### Document passage
# Coloring? HELP!



## Gypsygirl13 (Jul 25, 2015)

Hi! I was wondering if anyone could tell me what coloring you think my 3 year old filly is. I'm not new to horses but I haven't seen another horse with her coloring. I'm guessing red roan/grullo? My mom and I can't decide what coloring she is. She's a quarter horse/appy as well so that's where her spotting comes from. Thank you! 

:runninghorse2:


----------



## celestejasper13 (May 16, 2014)

What colour are her parents? Does she have any white hairs on her head and face? She looks to me like she could be greying out


----------



## kassierae (Jan 1, 2010)

She's either grey or varnish roan, depending on her sire and dams colors. Not a red roan or a grulla, grulla is a black horse with the dun gene. Your mare has no body dilution or dun factor markings.
_Posted via Mobile Device_


----------



## Yogiwick (Sep 30, 2013)

She's just turning grey. They do some funky things sometimes.

That shade is usually called "rose grey".

I see one or two spots but am not sure if it's from the appy or just the grey doing strange things. Regardless she will end up "white".


----------



## Zexious (Aug 2, 2013)

^This is what I was going to say. Rose gray <3 /YayMyGeneticKnowledge


----------



## Gypsygirl13 (Jul 25, 2015)

We bought her from an auction a couple years ago and she was a range horse with no human contact until we got her. No one knows who her parents are unfortunately  

Chances are she'll end up grey just like my other 2 mares, LOL. Great..I didn't want any more greys! Oh well, I love all my girls regardless of color.


----------



## Yogiwick (Sep 30, 2013)

Heard an old joke about a man who was looking to buy this beautiful steel grey horse. He knew the horse was young because of the color. Bought the horse and happily rode into the sunset.

Overnight it rained and in the morning he had a pure white horse. Realizing the horse was older than he thought he checked it's mouth and found out he'd bought an old nag.

Or something like that. I don't think many people realize just how "ungrey" grey horses look sometimes!

I also have a grey, and a pinto. I can't imagine 3 all grey!! lol


----------



## SunnyDraco (Dec 8, 2011)

Yogiwick said:


> Heard an old joke about a man who was looking to buy this beautiful steel grey horse. He knew the horse was young because of the color. Bought the horse and happily rode into the sunset.

### Collected data

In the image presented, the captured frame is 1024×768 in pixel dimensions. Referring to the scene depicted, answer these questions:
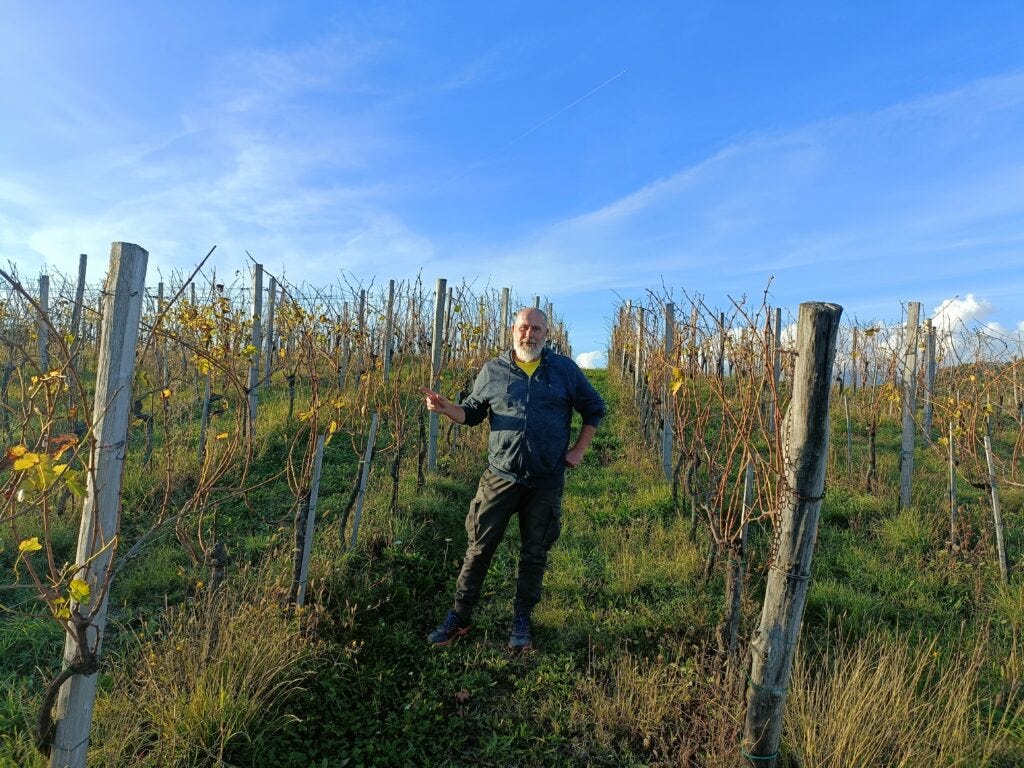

### Exercise prompt
In the horse-coloring thread above, retype the passage starting with "She's just turning" and going on through "(Aug 2, 2013)".

### Task output
She's just turning grey. They do some funky things sometimes.

That shade is usually called "rose grey".

I see one or two spots but am not sure if it's from the appy or just the grey doing strange things. Regardless she will end up "white".


----------



## Zexious (Aug 2, 2013)